TEPID
TEPID uses illumina sequencing reads to identify novel TE variants. First, reads are mapped to a reference genome using bowtie2 and yaha. This produces two bam files, one containing mapped reads, and one containing mapped split reads. Python scripts are then used to identify the absence of reference TE insertions and the presence of non-reference insertions. Having a high-quality TE annotation and reference genome assembly, as well as deep sequencing coverage (>20x) and long reads (100 bp or more) will greatly improve the quality of TE presence/absence calls made.
Installation
git clone git@github.com:ListerLab/TEPID.git
cd ./TEPID
pip install -r requirements.txt
python setup.py install
Testing
This will check that the code runs correctly and is able to identify a known, experimentally verified, TE insertion and TE deletion.
python setup.py test
Usage
There are two modes that TEPID can be run in, single-end or paired-end mode.
Step 1: Mapping
Paired-end mode
Use the tepid-map
script to map paired-end reads.
tepid-map -- map paired-end data using bowtie2 and yaha
-h show help and exit
-x path to bowtie2 index
-y path to yaha index
-p number of cores to use
-s average insert size
-n sample name
-1 fastq file with #1 mates
-2 fastq file with #2 mates
-r recursive (optional)
-z gzip fastq files (optional)
This will look for the two fastq file specified using the -1
and -2
options, and map these using the number of processors specified in -p
. These files must be present in the current directory, or in direcories immediately below the current directory if the -r
option is used.
Single-end mode
Use the tepid-map-se
script to map single-end reads.
tepid-map-se -- map single-end data using bowtie2 and yaha
-h show help and exit
-x path to bowtie2 index
-y path to yaha index
-p number of cores to use
-n sample name
-q fastq file containing reads
-r recursive (optional)
-z gzip fastq files (optional)
This will give you the following files:
- [name].bam
- [name].bam.bai
- [name].split.bam
- [name].umap.fastq (this will be compressed if you selected the
-z
option)
The name of these output files will come from the option given with the -n
flag.
Next, go to the directory containing your bam files and run the tepid-discover
script to identify TE variants.
Step 2: TE variant discovery
usage: tepid-discover [-h] [--version] [-k] [-d | -i] [--strict] [--mask MASK]

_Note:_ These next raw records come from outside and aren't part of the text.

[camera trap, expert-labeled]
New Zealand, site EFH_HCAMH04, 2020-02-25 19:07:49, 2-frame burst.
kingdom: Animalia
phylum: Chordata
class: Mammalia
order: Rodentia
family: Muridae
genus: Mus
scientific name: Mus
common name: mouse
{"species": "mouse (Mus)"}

[-D DISCORDANT] [-p PROC] -n NAME -c CONC -s SPLIT -t TE
[--se]
TEPID -- transposable element polymorphism identification
optional arguments:
-h, --help show this help message and exit
--version show program's version number and exit
-k, --keep keep all intermediate files
-d, --deletions find deletions only
-i, --insertions find insertions only
--strict Report high-confidence variants only
--mask MASK Mask chromosomes in comma separated list or file
-D DISCORDANT, --discordant DISCORDANT
Supply discordant reads bam file
-p PROC, --proc PROC number of processors
-n NAME, --name NAME sample name
-c CONC, --conc CONC bam file from bowtie2
-s SPLIT, --split SPLIT
split reads bam file from yaha
-t TE, --te TE TE annotation bedfile
--se Run in single-end mode
The following TE annotations for use with TEPID are included in the repository:
- Arabidopsis thaliana (TAIR9 and TAIR10)
- Brachypodium distachyon
- Homo sapiens (hg19)
If using a different TE annotation, the file must have tab-separated columns in the format:
chromosome start stop strand TE_name TE_family TE_superfamily
Output files:
- TE insertions bedfile
- TE deletions bedfile (TE present in reference but not sample)
- File containing names of reads providing evidence for insertions
- File containing names of reads providing evidence for deletions
Step 3: Refinement and genotyping
usage: tepid-refine [-h] [--version] [-k] [-i INSERTIONS] [-d DELETIONS]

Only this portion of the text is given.